Task requirements:
Where does the string "Zealand" appear in the records? Copy each line that holds it.

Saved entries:
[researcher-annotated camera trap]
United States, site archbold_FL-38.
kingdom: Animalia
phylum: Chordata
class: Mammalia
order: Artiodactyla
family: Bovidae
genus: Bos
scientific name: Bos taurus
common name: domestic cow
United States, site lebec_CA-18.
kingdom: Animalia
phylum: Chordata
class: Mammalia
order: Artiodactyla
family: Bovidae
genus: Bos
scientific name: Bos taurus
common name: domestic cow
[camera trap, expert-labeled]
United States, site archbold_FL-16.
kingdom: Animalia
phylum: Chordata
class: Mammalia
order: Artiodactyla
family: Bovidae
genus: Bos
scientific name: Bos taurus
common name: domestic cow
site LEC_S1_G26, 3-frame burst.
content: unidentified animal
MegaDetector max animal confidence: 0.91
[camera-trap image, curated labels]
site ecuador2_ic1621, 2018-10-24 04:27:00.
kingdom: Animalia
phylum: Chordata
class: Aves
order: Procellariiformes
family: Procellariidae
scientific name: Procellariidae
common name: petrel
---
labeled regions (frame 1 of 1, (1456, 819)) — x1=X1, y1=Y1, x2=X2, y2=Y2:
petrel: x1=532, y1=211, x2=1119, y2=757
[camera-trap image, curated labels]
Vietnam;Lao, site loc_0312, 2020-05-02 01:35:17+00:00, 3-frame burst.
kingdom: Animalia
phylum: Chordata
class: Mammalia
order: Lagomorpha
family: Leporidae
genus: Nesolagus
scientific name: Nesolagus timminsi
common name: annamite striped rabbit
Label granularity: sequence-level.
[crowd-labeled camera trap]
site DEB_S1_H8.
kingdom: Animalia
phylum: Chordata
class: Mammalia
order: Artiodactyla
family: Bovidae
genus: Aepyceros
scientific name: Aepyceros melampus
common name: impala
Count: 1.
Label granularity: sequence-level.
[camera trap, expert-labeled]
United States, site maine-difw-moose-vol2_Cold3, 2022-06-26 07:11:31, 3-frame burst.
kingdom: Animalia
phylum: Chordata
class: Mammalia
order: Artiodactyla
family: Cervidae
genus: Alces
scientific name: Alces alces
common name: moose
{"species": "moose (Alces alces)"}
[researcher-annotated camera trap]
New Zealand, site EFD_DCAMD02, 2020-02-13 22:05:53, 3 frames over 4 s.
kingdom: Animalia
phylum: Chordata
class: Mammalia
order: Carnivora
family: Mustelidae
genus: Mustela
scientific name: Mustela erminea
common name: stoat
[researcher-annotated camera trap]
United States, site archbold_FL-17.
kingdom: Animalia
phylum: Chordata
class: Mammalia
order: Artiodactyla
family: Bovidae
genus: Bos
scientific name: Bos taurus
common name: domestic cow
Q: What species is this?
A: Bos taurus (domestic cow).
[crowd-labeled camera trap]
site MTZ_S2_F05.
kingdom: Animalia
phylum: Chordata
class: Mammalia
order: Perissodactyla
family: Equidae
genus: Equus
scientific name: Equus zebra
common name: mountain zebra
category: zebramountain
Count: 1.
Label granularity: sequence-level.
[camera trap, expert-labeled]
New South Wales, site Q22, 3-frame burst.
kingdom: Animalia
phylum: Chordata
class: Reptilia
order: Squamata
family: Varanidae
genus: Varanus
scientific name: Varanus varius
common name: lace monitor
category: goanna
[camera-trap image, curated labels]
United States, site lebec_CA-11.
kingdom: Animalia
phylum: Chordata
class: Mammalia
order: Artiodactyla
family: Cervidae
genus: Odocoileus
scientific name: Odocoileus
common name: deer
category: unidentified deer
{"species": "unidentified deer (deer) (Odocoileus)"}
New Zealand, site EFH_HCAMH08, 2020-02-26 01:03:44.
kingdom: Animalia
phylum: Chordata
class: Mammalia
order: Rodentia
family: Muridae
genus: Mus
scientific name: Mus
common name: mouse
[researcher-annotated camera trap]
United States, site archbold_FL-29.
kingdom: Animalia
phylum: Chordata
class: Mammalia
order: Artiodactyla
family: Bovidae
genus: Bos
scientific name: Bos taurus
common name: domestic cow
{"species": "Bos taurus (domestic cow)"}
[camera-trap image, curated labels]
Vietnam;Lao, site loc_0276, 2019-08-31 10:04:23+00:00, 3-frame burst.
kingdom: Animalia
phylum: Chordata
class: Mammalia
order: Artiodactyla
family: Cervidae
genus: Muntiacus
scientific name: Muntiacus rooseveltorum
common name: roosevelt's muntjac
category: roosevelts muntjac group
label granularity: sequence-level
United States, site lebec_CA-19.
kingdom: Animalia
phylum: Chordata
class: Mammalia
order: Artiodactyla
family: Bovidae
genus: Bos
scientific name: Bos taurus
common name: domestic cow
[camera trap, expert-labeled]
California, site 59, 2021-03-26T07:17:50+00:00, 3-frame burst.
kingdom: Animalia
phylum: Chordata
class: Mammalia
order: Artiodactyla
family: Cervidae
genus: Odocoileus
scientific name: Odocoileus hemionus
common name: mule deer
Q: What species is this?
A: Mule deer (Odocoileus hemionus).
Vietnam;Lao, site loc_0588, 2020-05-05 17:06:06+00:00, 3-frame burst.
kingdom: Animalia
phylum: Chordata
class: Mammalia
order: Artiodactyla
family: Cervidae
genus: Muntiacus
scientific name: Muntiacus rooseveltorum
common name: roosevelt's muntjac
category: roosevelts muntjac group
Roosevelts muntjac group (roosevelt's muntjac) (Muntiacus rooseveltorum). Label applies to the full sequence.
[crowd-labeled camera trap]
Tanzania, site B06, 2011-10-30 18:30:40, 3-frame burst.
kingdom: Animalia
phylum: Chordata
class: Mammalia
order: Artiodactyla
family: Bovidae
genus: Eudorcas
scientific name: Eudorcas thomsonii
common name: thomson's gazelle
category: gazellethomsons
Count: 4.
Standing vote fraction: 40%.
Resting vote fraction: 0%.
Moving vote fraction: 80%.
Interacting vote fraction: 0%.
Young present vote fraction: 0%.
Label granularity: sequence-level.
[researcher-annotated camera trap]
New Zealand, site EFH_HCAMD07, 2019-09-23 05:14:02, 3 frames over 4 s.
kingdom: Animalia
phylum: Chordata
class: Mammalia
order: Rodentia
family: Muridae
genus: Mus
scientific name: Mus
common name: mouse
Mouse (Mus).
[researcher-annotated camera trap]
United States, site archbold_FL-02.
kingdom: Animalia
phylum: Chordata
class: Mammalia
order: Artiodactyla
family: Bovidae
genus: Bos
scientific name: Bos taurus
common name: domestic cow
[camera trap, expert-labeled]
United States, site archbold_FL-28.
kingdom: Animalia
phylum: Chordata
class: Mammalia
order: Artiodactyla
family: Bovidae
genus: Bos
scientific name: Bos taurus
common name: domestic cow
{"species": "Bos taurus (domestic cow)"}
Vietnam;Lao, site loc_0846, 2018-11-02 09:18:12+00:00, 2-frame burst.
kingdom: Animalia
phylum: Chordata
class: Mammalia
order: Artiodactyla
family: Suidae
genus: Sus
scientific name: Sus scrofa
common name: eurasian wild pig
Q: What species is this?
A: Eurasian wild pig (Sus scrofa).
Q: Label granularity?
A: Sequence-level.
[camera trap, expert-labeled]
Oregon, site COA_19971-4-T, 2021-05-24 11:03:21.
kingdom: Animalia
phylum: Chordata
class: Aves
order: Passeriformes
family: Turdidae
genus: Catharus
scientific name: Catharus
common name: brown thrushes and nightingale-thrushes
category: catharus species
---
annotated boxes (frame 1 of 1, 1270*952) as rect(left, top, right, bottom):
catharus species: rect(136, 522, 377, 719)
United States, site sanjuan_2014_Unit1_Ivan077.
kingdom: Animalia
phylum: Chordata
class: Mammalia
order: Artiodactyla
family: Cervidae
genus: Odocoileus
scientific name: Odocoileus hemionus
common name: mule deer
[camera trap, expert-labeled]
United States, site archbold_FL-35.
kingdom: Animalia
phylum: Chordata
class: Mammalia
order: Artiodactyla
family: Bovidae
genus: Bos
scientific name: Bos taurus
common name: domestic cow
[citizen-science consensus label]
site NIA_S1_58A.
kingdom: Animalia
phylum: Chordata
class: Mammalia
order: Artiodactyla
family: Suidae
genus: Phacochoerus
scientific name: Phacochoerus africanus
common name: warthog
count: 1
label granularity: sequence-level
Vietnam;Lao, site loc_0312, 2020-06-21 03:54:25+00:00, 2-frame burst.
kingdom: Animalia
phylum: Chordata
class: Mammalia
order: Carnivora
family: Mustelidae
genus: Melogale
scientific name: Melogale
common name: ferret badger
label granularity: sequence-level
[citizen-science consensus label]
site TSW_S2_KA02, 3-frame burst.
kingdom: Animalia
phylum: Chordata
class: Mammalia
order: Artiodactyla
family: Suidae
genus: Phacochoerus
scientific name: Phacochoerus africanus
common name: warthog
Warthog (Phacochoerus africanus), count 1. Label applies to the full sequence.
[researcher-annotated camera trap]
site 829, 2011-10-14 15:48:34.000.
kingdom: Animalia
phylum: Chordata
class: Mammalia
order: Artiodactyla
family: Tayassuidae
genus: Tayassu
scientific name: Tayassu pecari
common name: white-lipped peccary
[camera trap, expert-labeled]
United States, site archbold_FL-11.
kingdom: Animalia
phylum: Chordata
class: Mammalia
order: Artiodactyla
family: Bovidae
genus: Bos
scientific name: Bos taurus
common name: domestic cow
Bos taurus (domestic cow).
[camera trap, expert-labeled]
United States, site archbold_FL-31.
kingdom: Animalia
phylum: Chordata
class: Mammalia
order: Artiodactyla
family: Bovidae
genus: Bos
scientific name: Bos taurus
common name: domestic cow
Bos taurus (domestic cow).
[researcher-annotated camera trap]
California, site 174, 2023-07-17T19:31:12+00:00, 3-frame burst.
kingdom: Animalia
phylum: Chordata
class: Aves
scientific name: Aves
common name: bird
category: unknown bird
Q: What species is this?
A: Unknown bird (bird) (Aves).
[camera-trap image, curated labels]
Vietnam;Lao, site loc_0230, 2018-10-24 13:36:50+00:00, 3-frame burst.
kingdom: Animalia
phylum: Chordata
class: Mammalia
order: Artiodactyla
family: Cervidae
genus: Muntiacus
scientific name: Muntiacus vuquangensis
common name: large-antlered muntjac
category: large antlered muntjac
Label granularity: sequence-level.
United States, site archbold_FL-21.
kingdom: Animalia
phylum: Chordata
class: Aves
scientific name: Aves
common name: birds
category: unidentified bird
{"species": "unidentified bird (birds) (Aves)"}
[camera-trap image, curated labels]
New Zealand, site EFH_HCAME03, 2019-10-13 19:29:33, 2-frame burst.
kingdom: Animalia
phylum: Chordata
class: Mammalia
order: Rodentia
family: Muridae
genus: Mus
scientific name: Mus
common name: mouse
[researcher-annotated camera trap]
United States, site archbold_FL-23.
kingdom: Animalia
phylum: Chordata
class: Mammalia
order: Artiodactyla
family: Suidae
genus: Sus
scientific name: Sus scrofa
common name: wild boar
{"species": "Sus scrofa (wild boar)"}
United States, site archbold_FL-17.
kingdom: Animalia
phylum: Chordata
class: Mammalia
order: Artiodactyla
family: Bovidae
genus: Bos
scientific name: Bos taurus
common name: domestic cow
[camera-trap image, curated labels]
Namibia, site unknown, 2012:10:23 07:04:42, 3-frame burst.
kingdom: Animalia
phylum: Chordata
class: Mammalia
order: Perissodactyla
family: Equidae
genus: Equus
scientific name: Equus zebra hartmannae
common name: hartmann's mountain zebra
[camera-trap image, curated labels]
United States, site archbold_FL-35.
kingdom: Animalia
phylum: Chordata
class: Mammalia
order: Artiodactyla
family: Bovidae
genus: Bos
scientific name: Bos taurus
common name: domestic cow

Solution to this problem:
New Zealand, site EFD_DCAMD02, 2020-02-13 22:05:53, 3 frames over 4 s.
New Zealand, site EFH_HCAMH08, 2020-02-26 01:03:44.
New Zealand, site EFH_HCAMD07, 2019-09-23 05:14:02, 3 frames over 4 s.
New Zealand, site EFH_HCAME03, 2019-10-13 19:29:33, 2-frame burst.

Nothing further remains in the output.